Miss Farlow scuttled away. Lucilla, wide-eyed with surprise, asked: “Are you vexed with her, ma’am? I never heard you speak so crossly to her before!”

“Yes, I am a trifle vexed: she is the most tiresome creature! Her tongue has been running on wheels ever since we sat down to breakfast. But never mind that! Run and change your dress!”

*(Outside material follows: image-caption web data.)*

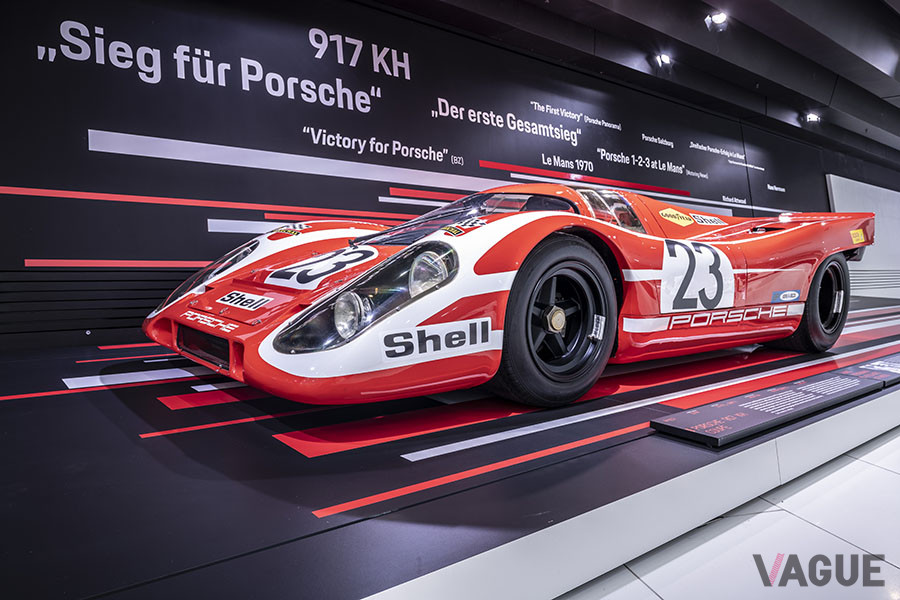 1970年ル・マンでポルシェとして初優勝を飾った「917KH」23号車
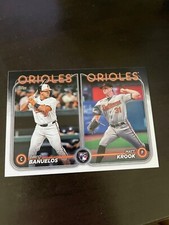 2024 Topps Update Series - Rookie Combos Matt Krook, David Banuelos #US315 (RC)
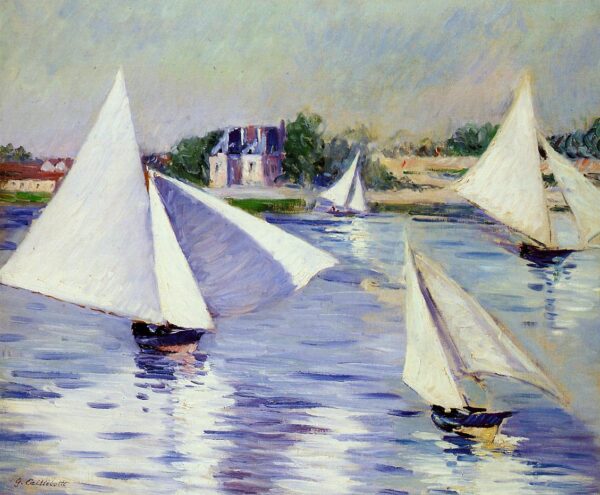 Segelboote auf der Seine in Argenteuil – Caillebotte Gustave Caillebotte 2024-11-21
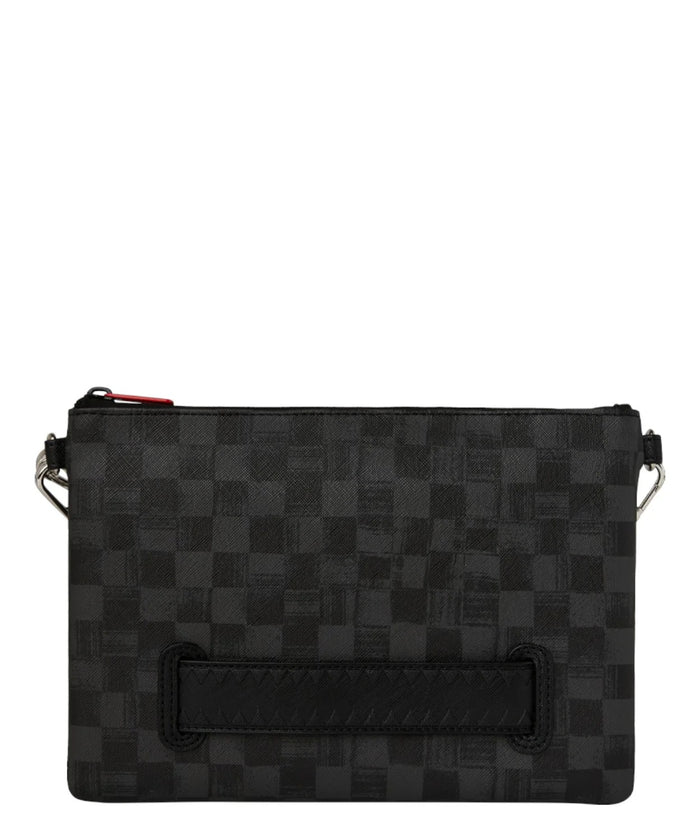 Sprayground Pochette Grigio-Nero Uomo Scribble Shark Crossover Clutch 5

Lucilla, having assured her that she could scramble into her habit in the twinkling of a bedpost, darted off to her own chamber, and if (thanks to Brigham) she did not actually scramble into her habit she was ready before her hostess. By the time Miss Wychwood came downstairs, Mr Carleton and Ninian had arrived, and Lucilla was cooing over a very pretty gray mare, patting and stroking her, and feeding her with sugar-lumps. Ninian, who had borrowed a well ribbed-up hack from one of his new acquaintances, was pointing out all the mare’s good points to her; and Mr Carleton, who had dismounted from his chestnut, was holding his own and Miss Wychwood’s bridles, and when Miss Wychwood came out of the house he handed both to his groom, making it plain that he meant to put her up into the saddle himself. She went forward, greeting him with a good deal of reserve, and without her usual delightful smile. He took her hand, and surprised her by saying quietly: “Don’t look so sternly at me! Did I offend you very much last night?”